Part Three: On the Music, the Screenplay, and the Cinematography

Click here for part two

Fennessy: Having just read descriptions of the film, I did think they [the Bang-Bang] were gonna go further. Yet, at the same time, it seems to me that the timing of the film is interesting, because that's what's happening right now. Like I just bought a collection of the works of the Delta 5, and they're from that era--actually slightly past--but they didn't release a record, and they had this reputation based on one single, "Mind Your Own Business." The compilation is Peel Sessions and other singles...the Delta 5 were in with [bands like] the Slits and the Raincoats.

[The Bang-Bang released one single, "Two-Way Romeo." It's also the name of the film the quasi-fictional Ken Russell tries to make about them.]

Fulton: I've never heard of the Delta 5--the Slits I've heard of.

Fennessy: They were that kind of thing, but not as in-your-face. Now because of the CD format, more of those groups that did just have one song are getting entire compilations with live tracks and Peel Sessions. I'm sure you didn't plan that, but...

Fulton: There's definitely a huge revival. It was already going on at the time that we were developing the film. We designed the music in the film--well, the choice of punk, period--we were already conscious of the fact that people are listening to music like that again...so many of the bands now have that kind of sound.

• [DIRECTIONS]:
1. In the interview excerpt, what single did the Bang-Bang release?
2. Using the interview excerpt, explain what Fulton says informed the choice of punk for the film's music.

• [DATASET EXCERPT]:

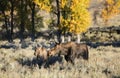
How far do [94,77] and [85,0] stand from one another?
2401cm

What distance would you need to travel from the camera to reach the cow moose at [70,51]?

• [ANSWERS]:
1. "Two-Way Romeo."

2. A large punk revival was already under way while the film was being developed. The filmmakers knew people were listening to that kind of music again and that many current bands had that sound.